Although I won’t take this opportunity to expound in any detail on what I’ve been up to, I did want to state that this topic is receiving interest from significant industry players. For example, here are two data points:
Parsing of XML documents has been recognized as a performance bottleneck when processing XML. One cost-effective way to improve parsing performance is to use parallel algorithms and leverage the use of multi-core processors. Parallel parsing for XML Document Object Model (DOM) has been proposed, but the existing schemes do not scale up well with the number of processors. Further, there is little discussion of parallel parsing methods for other parsing models. The question is: how can we improve parallel parsing for DOM and other XML parsing models, when multi-core processors are available?

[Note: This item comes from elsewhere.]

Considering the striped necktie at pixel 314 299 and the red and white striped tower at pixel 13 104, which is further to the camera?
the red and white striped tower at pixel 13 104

Intel Corp. released a new software product suite that is designed to enhance the performance of XML in service-oriented architecture (SOA) environments, or other environments where XML handling needs optimization. Intel XML Software Suite 1.0, which was announced earlier this month, provides libraries to help accelerate XSLT, XPath, XML schemas and XML parsing. XML performance was found to be twice that of open source solutions when Intel tested its product …
As someone with a vested interest in XML, I regard data points such as these as very positive overall.